Note that it is not necessary to include the HTTP version number in the output (but feel free to do so if you want).


Persistence

HTTP 1.1 supports persistent connections by default. Feel free to have your proxy deal with persistent connections, but this is not required for this project. However, implementing concurrency is 10% bonus. If you chose not to deal with persistence, you will probably want to do something like the following (or your proxy will not work well with some clients/servers):

NOTE: There are special rules for proxies when it comes to handling persistence, check out sections 8.1 and 14.10 in RFC 2616 HTTP 1.1



Deliverables

You must submit all the source code necessary for us to build and test your proxy server. You must also include Makefile that can be used to build your server on the ECC workstations.
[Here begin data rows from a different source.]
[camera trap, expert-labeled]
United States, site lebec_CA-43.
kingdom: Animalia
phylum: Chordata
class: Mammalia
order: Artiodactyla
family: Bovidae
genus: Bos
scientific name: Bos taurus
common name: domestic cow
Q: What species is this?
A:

If you don't know how to use make or create a Makefile, refer to the sample TCP client and Server code.

You must also include in your submission a file named README that includes your name and a brief description of your submission, including the name of each file submitted along with a one line description of what is in the file. If your code is not complete, tell us what works and what doesn't. If you are submitting code that does not compile, please tell us that as well. If any of your code was written by someone else, you are required to tell us about it (this must also be documented in the code itself). Finally, feel free to include a description of any problems you had or anything else you think might be helpful to us.



Grading

Your project will be tested to make sure it works properly - a custom HTTP client will be used to test the basic functionality of your server (not a browser) and to also make life tough by sending nonsense requests, long requests, slow requests (that arrive 1 character per second), rude requests that drop the connection before even completing the request, etc. We will also send valid requests to servers that misbehave. You are not required to protect the client from misbehaving servers, but your server must not crash or become unstable no matter what the server sends back.

Here is a rough breakdown of the grading:

Basic Functionality:
Get and Head Requests (polite client/server)
30%
POST requests (polite client/server) 20%
Dealing with impolite clients/servers 25%
Error handling, Style/Code structure, etc. 25%
BONUS: Concurrency 10%
BONUS: Persistent connections 10%

NOTE: 25% of your homework grade depends on the how "well your code is written". These points include the following:

IMPORTANT: It is not acceptable to write this project in a single function (or even just a couple of functions).


Submitting your files

Submission of your homework is via WebCT. You must submit all the required files in a single tar or zip file containing all the files for your submission.

Acknowledgement: The assignment is modified from Dave Hollinger.